BOSTON — Is it time to retire the idea of a 60/40 portfolio? The strategy has been generally regarded as a good starting point for most investors.
But many experts question whether a mix of 60 percent stocks and 40 percent bonds is suitable. Over the years, 60/40 has become a rough gauge for how to build adequate retirement savings without taking excessive risk. Typically, it's promoted as a sort of default portfolio balance for investors in their 40s, or even closer to retirement.
The basic rationale: Keep most of your retirement savings in the stock market, because stocks are likely to provide greater long-term growth than bonds. But when stocks fall, you'll want a significant percentage of your portfolio in bonds to cushion against steep losses.

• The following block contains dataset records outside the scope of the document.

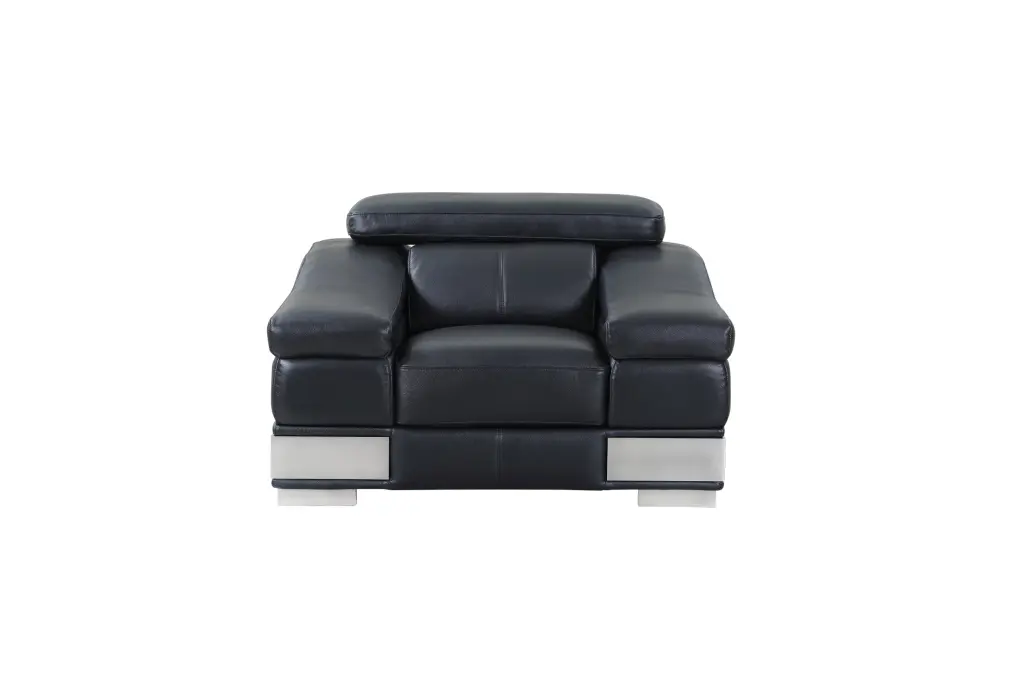Top Grain Italian Leather Chair Black Foam Padded Comfortable Seating global united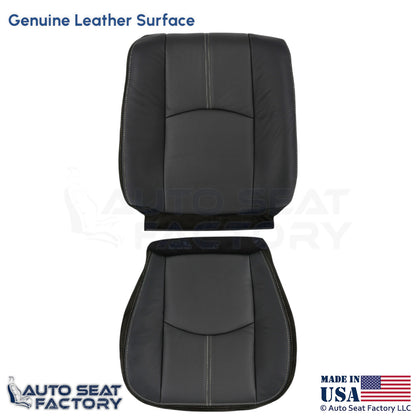 2008-2011 For Mazda Tribute Genuine Leather Driver Covers Black w/ White Stitch - OEM-Style Replacement Seat Cover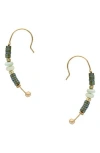 Olivia Welles Beaded Drop Earrings In Gold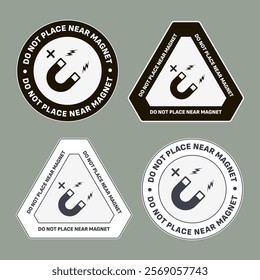 Do Not Place Near Magnet. Packaging Symbol. Sign and Label Indicating Items Are Sensitive to Magnetic Fields. Protects Electronic Components or Magnetically Recorded Data. No Magnets - Vector Symbol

Many suggest it's important to have more than 60 percent invested in stocks. That's because retirement can stretch for several decades, and investors will need to increasingly rely on stocks to limit the risk of outliving savings. Also, the long-term outlook for bonds is poor.
Another criticism: 60/40 is too narrow an approach to build a truly diversified portfolio because it fails to consider alternative assets classes. Think of investments in commodities such as oil, precious metals or real estate investment trusts. Alternatives may also include using complex strategies that hedge funds pioneered to protect against losses when stocks plunge or inflation spikes.
The Associated Press interviewed two experts in asset allocation to try to get to the heart of the debate. One is a 60/40 critic: Ben Inker, co-head of asset allocation for GMO, a Boston-based manager of $104 billion for institutional clients such as endowments and pension funds.
Also weighing in is Fran Kinniry, who embraces traditional stock-and-bond portfolio construction. He's a principal in the investment strategy group at Vanguard, the nation's largest mutual fund company.
Below are edited excerpts of their arguments on whether a 60/40 portfolio remains a good tool for middle-aged investors trying to build up retirement savings:
INKER: One reason I'm skeptical about 60/40 is that it's probably not aggressive enough, at least for a 40-year-old investor. You need to invest more in assets that are riskier than bonds if you want to meet your investment goals without having to save an extremely large percentage of your income.
If you're 40, you've got around 25 years before retirement. That's a long time. With significantly more than 60 percent in stocks, you'll have a much better chance to achieve your retirement savings goals than you would with just 60 percent.
While an aggressive allocation to stocks makes sense at that age, that doesn't necessarily mean you can rely on alternative assets to diversify a portfolio. The problem that a 60/40 portfolio presents is that you can't rely entirely on bonds as a diversifier, either. They have been good diversifiers in recent years because we've had low inflation. In fact, higher-quality bonds like Treasury notes have been especially good diversifiers. But if the future risk we face is from rising inflation, bonds aren't going to help.
KINNIRY: It's true that there are challenges now for investors with 60/40 portfolios, because of the risks bond investors face. It will be mathematically impossible to replicate the strong returns that bonds have delivered over the last 30 years.
But I'd warn investors who want to leave traditional bonds for more exotic asset classes. It has not been demonstrated that those assets can diversify a portfolio when stocks are falling. We shouldn't expect alternative assets to provide a diversification benefit during the next bear market.
Consider the performance of the larger college endowments that invested in alternative assets over the years. Traditional stock-bond portfolios have been killing many of those endowments in terms of performance.
Vanguard has done research examining the performance of various assets, including alternatives, when stock performance has been the worst. Nearly all the assets posted losses at the same time that stocks were plunging. There were only two assets that had positive returns during those periods: Treasury bonds, and investment-grade corporate and municipal bonds.